“Segundo servidores, Vieira dizia influir na Presidência
Servidores da Antaq (Agência Nacional de Transportes Aquaviários) afirmam que Paulo Vieira, ex-diretor da ANA (Agência Nacional de Águas), citava, em reuniões, ter influência junto à Presidência da República, ao ex-ministro José Dirceu e ao deputado Valdemar Costa Neto (PR-SP) ao discutir pareceres emitidos pelo órgão (...)
Segundo os depoimentos, Vieira ‘afirmava que fora nomeado pelo presidente da República’. Ele foi nomeado pelo ex-presidente Lula, a pedido de Rosemary Noronha, ex-chefe de gabinete da Presidência em São Paulo.
De acordo com a conclusão da AGU, divulgada ontem, Vieira ‘tentava demonstrar acintosamente que tinha poderes para indicar pessoas a altos cargos públicos’. Além do presidente, ele dizia ter acesso a Dirceu e Costa Neto”
Alguém dizer que é poderoso e tem influência não é problema. Ou melhor, é o tipo de problema que interessa aos psicanalistas, e não aos juristas.
Mas a partir do momento em que essa pessoa passa a usar essa bravata para ganhar algo com isso, passa a ser um crime conhecido como tráfico de influência, previsto no art. 332 de nosso Código Penal, e que é definido como “solicitar, exigir, cobrar ou obter, para si ou para outrem, vantagem ou promessa de vantagem, a pretexto de influir em ato praticado por funcionário público no exercício da função”. A pena varia entre 2 e 5 anos de reclusão além de multa.
A lei não diz que o bufão tenha, de fato, que ter influência. Mas ele precisa parecer ter influência.
Se é óbvio que a pessoa não tem qualquer influência ou não tem capacidade de ter qualquer influência, não há crime. É o que os juristas chamam de crime impossível: qualquer pessoa normal perceberia rapidamente que aquela pessoa está mentindo. Logo, a pessoa precisa parecer ter influência para que haja o crime.
A vantagem à qual a lei se refere pode ser de qualquer tipo. Dinheiro, bens, sexo, ou alguma vantagem moral ou imaterial. E a vantagem pode até não ter sido dada: basta que haja uma promessa de vantagem, isto é, a pessoa diz agora que dará uma vantagem no futuro por causa da capacidade do criminoso influir na servidor público.
O tal servidor público sobre o qual o criminoso diz ter influência não precisa sequer existir de verdade. Ele pode ser uma invenção da cabeça do criminoso. Isso porque o que a lei quer proteger não é a reputação de um servidor público específico, mas a respeitabilidade do serviço público em geral. A vítima do crime não é um servidor público, mas a administração pública.

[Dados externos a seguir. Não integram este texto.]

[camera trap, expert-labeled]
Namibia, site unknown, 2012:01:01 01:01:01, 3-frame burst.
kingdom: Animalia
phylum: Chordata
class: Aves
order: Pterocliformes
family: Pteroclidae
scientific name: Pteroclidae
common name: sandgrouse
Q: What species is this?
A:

Quem paga também pode ser vítima. É o que chamamos de vítima secundária. Ainda que seu objetivo fosse ilícito. O fato de ele ter pago para ter um ganho ilegal não o impede de ser vítima do crime.
Vamos imaginar três cenários:
Imagine que Zezinho diga a Huguinho que tem influência sobre a ministra Margarida e pode ajudar na liberação de uma verba se Huguinho lhe der uma passagem aérea para os EUA. No primeiro cenário, Zezinho mentiu a respeito dessa influência: ele nunca nem viu a ministra. Nesse caso, ele cometeu o crime de tráfico de influência.
No segundo cenário, Zezinho de fato tem influência e tenta subornar a ministra. Aqui, ambos – Zezinho e Huguinho – cometeram o crime de corrupção ativa. Mas isso não quer dizer que a ministra Margarida tenha cometido um crime. Ela só terá sido corrompida (corrupção passiva) se ela pediu ou aceitou alguma vantagem ou promessa de vantagem da dupla.
No terceiro cenário, ele tem influência sobre a ministra, mas não a usa, ou seja, apenas usou de sua conexão para receber uma vantagem de Huguinho. Ele não terá cometido corrupção ativa porque ele não tentou corromper a ministra. Seu crime terá sido tráfico de influência.
Um último detalhe importante: o tráfico de influência ocorre quando a pessoa solicita, exige ou cobra. Todas condutas ativas. Mas ele também ocorre quando a pessoa obtém um vantagem. O verbo obter é muito mais amplo e inclui condutas passiva. Se alguém deposita – sem que lhe fosse solicitado – dinheiro na conta de uma pessoa (ou lhe dá um presente) porque essa pessoa diz ter influência sobre o servidor público, e essa pessoa não devolve o dinheiro ou recusa o presente, ele terá cometido o tráfico de influência pois obteve uma vantagem a pretexto de influir nos atos do servidor público.